Che cos'è l'ametista ?

L'ametista è il quarzo viola, diafano quando è di qualità gemma, traslucido quando si parla di radice d'ametista. Il nome viene dal greco a, privativo, e methustês, ubriaco : « che non è ubriaco ». In una coppa di colore viola l'acqua prende infatti il colore del vino, e chi vi beve sembra bere vino senza ubriacarsi.

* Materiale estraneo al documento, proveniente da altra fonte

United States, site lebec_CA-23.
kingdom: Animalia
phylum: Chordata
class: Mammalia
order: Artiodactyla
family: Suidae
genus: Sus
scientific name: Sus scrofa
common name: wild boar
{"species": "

Unendo l'azzurro del cielo al rosso del sangue — di Cristo o dei martiri — l'ametista è diventata a partire dal Rinascimento una pietra episcopale, simbolo di umiltà ; ornava anche le croci dell'Inquisizione. La Maison Gemperles, il cui gemmologo è diplomato GIA, vi propone questa guida per capire la più nobile delle varietà di quarzo.

Dati mineralogici

Scheda gemmologica dell'ametista

Natura

Varietà viola del quarzo, diafana (ametista gemma) o traslucida (radice d'ametista). Non è una specie minerale distinta.

Formula

SiO2. Il colore è legato alla presenza di ioni ferro associati a un'irradiazione naturale, spesso distribuita in modo irregolare nel cristallo.

Durezza

7 sulla scala di Mohs, come tutti i quarzi. Nessuna sfaldatura, frattura concoide : l'ametista sopporta benissimo il porto quotidiano.

Densità

2,65 g/cm³, costante e caratteristica dei quarzi.

Indice di rifrazione

1,544 e 1,553. Uniassico positivo, birifrangenza 0,009. Lucentezza vitrea.

Sistema cristallino

Romboedrico. I cristalli crescono in geodi tappezzati di punte ; il più delle volte solo la piramide terminale è colorata, il resto rimane incolore o affumicato.

Colore

Dal viola rossastro al viola bluastro, passando per porpora decisi. L'intensità è molto variabile e il colore spesso disposto in bande parallele alle facce terminali.

🌐Giacimenti

Brasile (Rio Grande do Sul, Minas Gerais), Uruguay (Artigas), Zambia, Madagascar, Bolivia, Russia (Urali), Sri Lanka.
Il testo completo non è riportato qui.